> [Instructions for the task] Transcribe the entries below exactly.

Records from a data source
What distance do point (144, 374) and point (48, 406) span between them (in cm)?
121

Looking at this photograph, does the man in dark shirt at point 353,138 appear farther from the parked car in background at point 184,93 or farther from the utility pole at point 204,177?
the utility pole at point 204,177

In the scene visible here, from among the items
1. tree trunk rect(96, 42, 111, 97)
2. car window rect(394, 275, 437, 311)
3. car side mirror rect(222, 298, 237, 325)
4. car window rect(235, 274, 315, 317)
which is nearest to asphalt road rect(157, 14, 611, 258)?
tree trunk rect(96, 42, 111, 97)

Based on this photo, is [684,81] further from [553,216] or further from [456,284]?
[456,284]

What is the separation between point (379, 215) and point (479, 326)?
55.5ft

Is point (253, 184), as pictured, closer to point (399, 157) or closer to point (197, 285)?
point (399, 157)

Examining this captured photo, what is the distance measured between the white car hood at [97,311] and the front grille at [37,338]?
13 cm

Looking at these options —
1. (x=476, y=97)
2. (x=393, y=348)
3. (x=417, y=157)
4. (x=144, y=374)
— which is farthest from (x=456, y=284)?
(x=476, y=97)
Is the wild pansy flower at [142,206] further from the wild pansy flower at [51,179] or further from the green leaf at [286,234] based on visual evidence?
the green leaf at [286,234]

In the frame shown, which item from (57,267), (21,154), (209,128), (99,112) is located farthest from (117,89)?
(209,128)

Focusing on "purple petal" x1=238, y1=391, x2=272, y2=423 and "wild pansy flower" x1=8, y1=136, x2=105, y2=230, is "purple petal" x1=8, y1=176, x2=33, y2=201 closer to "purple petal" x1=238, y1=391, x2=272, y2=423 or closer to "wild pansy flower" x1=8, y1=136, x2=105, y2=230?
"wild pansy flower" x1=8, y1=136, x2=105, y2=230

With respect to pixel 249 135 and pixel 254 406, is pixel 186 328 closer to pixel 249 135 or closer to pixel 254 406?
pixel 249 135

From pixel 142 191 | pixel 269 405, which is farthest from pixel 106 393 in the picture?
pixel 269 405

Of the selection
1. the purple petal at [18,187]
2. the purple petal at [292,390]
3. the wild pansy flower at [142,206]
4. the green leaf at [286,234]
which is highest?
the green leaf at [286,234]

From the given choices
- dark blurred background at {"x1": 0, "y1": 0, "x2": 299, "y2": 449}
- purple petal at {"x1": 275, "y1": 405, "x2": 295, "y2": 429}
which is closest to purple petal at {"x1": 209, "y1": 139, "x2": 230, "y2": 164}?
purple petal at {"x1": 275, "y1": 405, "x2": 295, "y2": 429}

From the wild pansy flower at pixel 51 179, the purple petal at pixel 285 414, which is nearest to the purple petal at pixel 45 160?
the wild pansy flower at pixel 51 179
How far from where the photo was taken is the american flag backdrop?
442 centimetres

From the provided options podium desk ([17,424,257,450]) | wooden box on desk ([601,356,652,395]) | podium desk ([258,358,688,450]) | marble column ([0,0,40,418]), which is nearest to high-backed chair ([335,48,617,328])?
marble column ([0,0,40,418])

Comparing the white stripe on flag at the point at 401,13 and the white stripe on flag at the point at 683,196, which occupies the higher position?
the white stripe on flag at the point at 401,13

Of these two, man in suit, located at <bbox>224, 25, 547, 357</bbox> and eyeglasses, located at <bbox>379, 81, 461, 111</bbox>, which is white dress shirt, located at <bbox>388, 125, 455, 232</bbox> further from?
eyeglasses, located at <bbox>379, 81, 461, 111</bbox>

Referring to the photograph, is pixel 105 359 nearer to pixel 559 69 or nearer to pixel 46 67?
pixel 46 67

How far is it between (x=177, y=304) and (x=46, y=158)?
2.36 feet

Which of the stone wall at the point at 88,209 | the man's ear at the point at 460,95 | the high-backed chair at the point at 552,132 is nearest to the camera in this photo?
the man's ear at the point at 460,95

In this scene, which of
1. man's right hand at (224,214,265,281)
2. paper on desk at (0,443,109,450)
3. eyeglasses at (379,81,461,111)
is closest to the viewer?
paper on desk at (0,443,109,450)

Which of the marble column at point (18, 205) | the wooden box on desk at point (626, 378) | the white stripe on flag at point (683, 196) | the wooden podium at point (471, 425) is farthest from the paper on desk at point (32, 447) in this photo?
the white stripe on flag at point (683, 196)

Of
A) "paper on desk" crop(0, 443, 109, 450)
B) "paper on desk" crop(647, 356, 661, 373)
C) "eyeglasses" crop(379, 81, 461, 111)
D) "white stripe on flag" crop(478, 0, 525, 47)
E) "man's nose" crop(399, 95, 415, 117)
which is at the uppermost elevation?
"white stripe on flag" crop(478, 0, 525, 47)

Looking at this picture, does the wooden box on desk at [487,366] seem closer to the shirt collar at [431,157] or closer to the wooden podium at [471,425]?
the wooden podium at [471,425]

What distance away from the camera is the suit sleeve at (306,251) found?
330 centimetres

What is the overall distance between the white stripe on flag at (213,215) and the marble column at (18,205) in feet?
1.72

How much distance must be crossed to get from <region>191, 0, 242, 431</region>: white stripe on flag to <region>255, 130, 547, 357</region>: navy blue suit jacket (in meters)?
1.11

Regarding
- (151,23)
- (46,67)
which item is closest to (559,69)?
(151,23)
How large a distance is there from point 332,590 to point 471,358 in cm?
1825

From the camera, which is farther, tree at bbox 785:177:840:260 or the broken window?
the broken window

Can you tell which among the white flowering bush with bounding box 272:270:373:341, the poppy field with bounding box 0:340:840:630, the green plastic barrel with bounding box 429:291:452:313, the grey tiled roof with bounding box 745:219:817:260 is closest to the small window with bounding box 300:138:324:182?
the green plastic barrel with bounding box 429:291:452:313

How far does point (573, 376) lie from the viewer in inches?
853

> [Expected answer]
What distance do point (144, 374) and point (48, 406) span between them (in cm)?
121

Looking at this photograph, does the man in dark shirt at point 353,138 appear farther from the parked car in background at point 184,93 or farther from the utility pole at point 204,177?
the utility pole at point 204,177

In the scene visible here, from among the items
1. tree trunk rect(96, 42, 111, 97)
2. car window rect(394, 275, 437, 311)
3. car side mirror rect(222, 298, 237, 325)
4. car window rect(235, 274, 315, 317)
which is nearest to asphalt road rect(157, 14, 611, 258)?
tree trunk rect(96, 42, 111, 97)

Based on this photo, is [684,81] further from [553,216] or further from [456,284]?
[456,284]

What is the separation between point (379, 215) and point (479, 326)?
55.5ft

Is point (253, 184), as pictured, closer to point (399, 157) or closer to point (197, 285)?
point (399, 157)

Examining this captured photo, what is the distance measured between the white car hood at [97,311] and the front grille at [37,338]?
13 cm

Looking at these options —
1. (x=476, y=97)
2. (x=393, y=348)
3. (x=417, y=157)
4. (x=144, y=374)
— which is farthest from (x=456, y=284)?
(x=476, y=97)
Is the wild pansy flower at [142,206] further from the wild pansy flower at [51,179] or further from the green leaf at [286,234] based on visual evidence?
the green leaf at [286,234]

In the frame shown, which item from (57,267), (21,154), (209,128), (99,112) is located farthest from (117,89)?
(209,128)

Focusing on "purple petal" x1=238, y1=391, x2=272, y2=423 and "wild pansy flower" x1=8, y1=136, x2=105, y2=230, is "purple petal" x1=8, y1=176, x2=33, y2=201 closer to "purple petal" x1=238, y1=391, x2=272, y2=423 or closer to "wild pansy flower" x1=8, y1=136, x2=105, y2=230?
"wild pansy flower" x1=8, y1=136, x2=105, y2=230

With respect to pixel 249 135 and pixel 254 406, is pixel 186 328 closer to pixel 249 135 or closer to pixel 254 406?
pixel 249 135

From pixel 142 191 | pixel 269 405, which is farthest from pixel 106 393 in the picture?
pixel 269 405

Of the selection
1. the purple petal at [18,187]
2. the purple petal at [292,390]
3. the wild pansy flower at [142,206]
4. the green leaf at [286,234]
which is highest?
the green leaf at [286,234]

From the given choices
- dark blurred background at {"x1": 0, "y1": 0, "x2": 299, "y2": 449}
- purple petal at {"x1": 275, "y1": 405, "x2": 295, "y2": 429}
which is closest to purple petal at {"x1": 209, "y1": 139, "x2": 230, "y2": 164}?
purple petal at {"x1": 275, "y1": 405, "x2": 295, "y2": 429}

From the wild pansy flower at pixel 51 179, the purple petal at pixel 285 414, which is nearest to the purple petal at pixel 45 160?
the wild pansy flower at pixel 51 179
How far from where the photo was taken is the american flag backdrop?
442 centimetres

From the provided options podium desk ([17,424,257,450]) | wooden box on desk ([601,356,652,395]) | podium desk ([258,358,688,450]) | marble column ([0,0,40,418]), which is nearest to high-backed chair ([335,48,617,328])?
marble column ([0,0,40,418])

Comparing the white stripe on flag at the point at 401,13 and the white stripe on flag at the point at 683,196, which occupies the higher position?
the white stripe on flag at the point at 401,13

Of these two, man in suit, located at <bbox>224, 25, 547, 357</bbox> and eyeglasses, located at <bbox>379, 81, 461, 111</bbox>, which is white dress shirt, located at <bbox>388, 125, 455, 232</bbox> further from?
eyeglasses, located at <bbox>379, 81, 461, 111</bbox>

Referring to the photograph, is pixel 105 359 nearer to pixel 559 69 or nearer to pixel 46 67?
pixel 46 67

How far is it between (x=177, y=304) and (x=46, y=158)?
2.36 feet

Which of the stone wall at the point at 88,209 | the man's ear at the point at 460,95 | the high-backed chair at the point at 552,132 is nearest to the camera in this photo?
the man's ear at the point at 460,95

In this scene, which of
1. man's right hand at (224,214,265,281)
2. paper on desk at (0,443,109,450)
3. eyeglasses at (379,81,461,111)
is closest to the viewer?
paper on desk at (0,443,109,450)

Which of the marble column at point (18, 205) | the wooden box on desk at point (626, 378) | the white stripe on flag at point (683, 196) | the wooden podium at point (471, 425) is farthest from the paper on desk at point (32, 447) in this photo?
the white stripe on flag at point (683, 196)

Of
A) "paper on desk" crop(0, 443, 109, 450)
B) "paper on desk" crop(647, 356, 661, 373)
C) "eyeglasses" crop(379, 81, 461, 111)
D) "white stripe on flag" crop(478, 0, 525, 47)
E) "man's nose" crop(399, 95, 415, 117)
which is at the uppermost elevation?
"white stripe on flag" crop(478, 0, 525, 47)

Looking at this picture, does the wooden box on desk at [487,366] seem closer to the shirt collar at [431,157] or closer to the wooden podium at [471,425]?
the wooden podium at [471,425]

What distance away from the camera is the suit sleeve at (306,251) found?
330 centimetres

What is the overall distance between the white stripe on flag at (213,215) and the marble column at (18,205) in feet?
1.72

How much distance must be crossed to get from <region>191, 0, 242, 431</region>: white stripe on flag to <region>255, 130, 547, 357</region>: navy blue suit jacket (in meters)?
1.11

Regarding
- (151,23)
- (46,67)
which item is closest to (559,69)?
(151,23)
How large a distance is there from point 332,590 to point 471,358 in cm?
1825

From the camera, which is farther, tree at bbox 785:177:840:260 or the broken window?
the broken window

Can you tell which among the white flowering bush with bounding box 272:270:373:341, the poppy field with bounding box 0:340:840:630, the green plastic barrel with bounding box 429:291:452:313, the grey tiled roof with bounding box 745:219:817:260 is closest to the small window with bounding box 300:138:324:182?
the green plastic barrel with bounding box 429:291:452:313

How far does point (573, 376) lie from the viewer in inches?
853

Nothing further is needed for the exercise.